■ Texto ■
┄┄┄┄┄┄┄┄┄┄

Crescimento da cabotagem: O mar como rodovia

Cabotagem tem registrado altas consecutivas, mas taxação do combustível e burocracias ainda são entraves; governo federal prepara programa de incentivo ao setor.

Quando falamos de transporte de cargas em um país com um território gigantesco como o Brasil, é preciso pensar em vantagens e eficiências logísticas. Nesse sentido, a cabotagem vem pedindo passagem. O estudo “Conjuntura do Transporte – Desempenho do Setor”, divulgado recentemente pela CNT, mostra que o segmento registrou crescimento de 38,2% no segundo semestre de 2018. Entre 2017 e 2018, houve um aumento de 16,7% no volume anual transportado entre os portos da costa brasileira, segundo dados do Syndarma (Sindicato Nacional das Empresas de Navegação Marítima). No ano passado, foram movimentados 592 mil TEUs (unidade de medida de contêineres).

Mesmo com números expressivos e um enorme potencial de expansão, a navegação de cabotagem encontra entraves para o desenvolvimento. No centro do impasse, três questões são principais. “O combustível é um problema crônico que já vem desde 1997. Além disso, temos impostos sobre a importação de navios. Empresas estrangeiras acabam sendo mais competitivas que as brasileiras por conta das vantagens existentes, como a questão do combustível sem ICMS e a questão trabalhista”, afirma o vice-presidente executivo da Abac (Associação Brasileira de Armadores de Cabotagem), Luis Resano. Para ele, é urgente a adoção de medidas que reduzam os custos operacionais das empresas de cabotagem no Brasil.

┄┄┄┄┄┄┄┄┄┄

■ Material fornecido ■
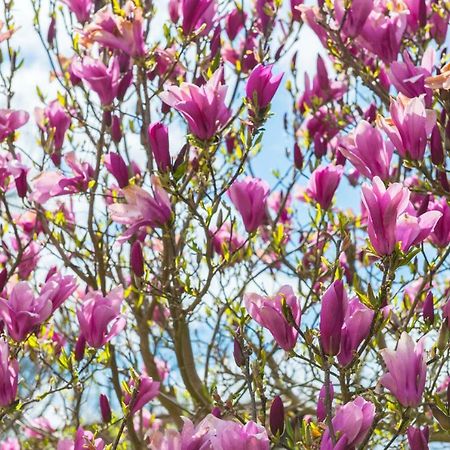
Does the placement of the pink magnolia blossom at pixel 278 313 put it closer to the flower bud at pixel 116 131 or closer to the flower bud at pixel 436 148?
the flower bud at pixel 436 148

┄┄┄┄┄┄┄┄┄┄

■ Objetivo ■
Conforme o estudo da CNT citado no texto sobre a cabotagem, de quanto foi o crescimento do segmento no segundo semestre de 2018?

■ Resultado da tarefa ■
38,2%.